# Prompt
Transcribe the data. Leave out nothing.

# Exercise material
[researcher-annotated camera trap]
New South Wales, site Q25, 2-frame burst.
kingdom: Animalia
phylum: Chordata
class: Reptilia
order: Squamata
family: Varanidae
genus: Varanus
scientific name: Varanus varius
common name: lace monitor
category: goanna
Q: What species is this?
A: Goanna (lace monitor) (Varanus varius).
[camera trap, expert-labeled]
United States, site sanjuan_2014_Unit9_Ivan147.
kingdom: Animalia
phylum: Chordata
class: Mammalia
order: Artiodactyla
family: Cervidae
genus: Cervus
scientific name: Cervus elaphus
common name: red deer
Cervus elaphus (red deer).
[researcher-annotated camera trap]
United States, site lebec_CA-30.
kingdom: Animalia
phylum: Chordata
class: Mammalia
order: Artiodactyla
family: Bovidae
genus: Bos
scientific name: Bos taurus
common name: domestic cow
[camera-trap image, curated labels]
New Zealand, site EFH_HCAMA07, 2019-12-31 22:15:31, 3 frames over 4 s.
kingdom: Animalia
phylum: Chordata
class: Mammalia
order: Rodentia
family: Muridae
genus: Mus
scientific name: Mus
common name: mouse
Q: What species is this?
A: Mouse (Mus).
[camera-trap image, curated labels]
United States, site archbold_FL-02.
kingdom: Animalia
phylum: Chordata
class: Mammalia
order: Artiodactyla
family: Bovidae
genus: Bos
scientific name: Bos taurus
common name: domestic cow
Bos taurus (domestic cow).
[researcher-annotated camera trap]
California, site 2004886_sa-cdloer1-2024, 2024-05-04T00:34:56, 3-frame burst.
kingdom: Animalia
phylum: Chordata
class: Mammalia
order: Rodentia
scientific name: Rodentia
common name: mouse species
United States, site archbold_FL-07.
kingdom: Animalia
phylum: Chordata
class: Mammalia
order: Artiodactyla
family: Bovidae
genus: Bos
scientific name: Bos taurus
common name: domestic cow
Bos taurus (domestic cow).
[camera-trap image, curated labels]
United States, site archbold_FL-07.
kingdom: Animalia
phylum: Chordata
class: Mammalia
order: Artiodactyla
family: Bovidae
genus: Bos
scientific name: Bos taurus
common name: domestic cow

# Answer for the task
[researcher-annotated camera trap]
New South Wales, site Q25, 2-frame burst.
kingdom: Animalia
phylum: Chordata
class: Reptilia
order: Squamata
family: Varanidae
genus: Varanus
scientific name: Varanus varius
common name: lace monitor
category: goanna
Q: What species is this?
A: Goanna (lace monitor) (Varanus varius).
[camera trap, expert-labeled]
United States, site sanjuan_2014_Unit9_Ivan147.
kingdom: Animalia
phylum: Chordata
class: Mammalia
order: Artiodactyla
family: Cervidae
genus: Cervus
scientific name: Cervus elaphus
common name: red deer
Cervus elaphus (red deer).
[researcher-annotated camera trap]
United States, site lebec_CA-30.
kingdom: Animalia
phylum: Chordata
class: Mammalia
order: Artiodactyla
family: Bovidae
genus: Bos
scientific name: Bos taurus
common name: domestic cow
[camera-trap image, curated labels]
New Zealand, site EFH_HCAMA07, 2019-12-31 22:15:31, 3 frames over 4 s.
kingdom: Animalia
phylum: Chordata
class: Mammalia
order: Rodentia
family: Muridae
genus: Mus
scientific name: Mus
common name: mouse
Q: What species is this?
A: Mouse (Mus).
[camera-trap image, curated labels]
United States, site archbold_FL-02.
kingdom: Animalia
phylum: Chordata
class: Mammalia
order: Artiodactyla
family: Bovidae
genus: Bos
scientific name: Bos taurus
common name: domestic cow
Bos taurus (domestic cow).
[researcher-annotated camera trap]
California, site 2004886_sa-cdloer1-2024, 2024-05-04T00:34:56, 3-frame burst.
kingdom: Animalia
phylum: Chordata
class: Mammalia
order: Rodentia
scientific name: Rodentia
common name: mouse species
United States, site archbold_FL-07.
kingdom: Animalia
phylum: Chordata
class: Mammalia
order: Artiodactyla
family: Bovidae
genus: Bos
scientific name: Bos taurus
common name: domestic cow
Bos taurus (domestic cow).
[camera-trap image, curated labels]
United States, site archbold_FL-07.
kingdom: Animalia
phylum: Chordata
class: Mammalia
order: Artiodactyla
family: Bovidae
genus: Bos
scientific name: Bos taurus
common name: domestic cow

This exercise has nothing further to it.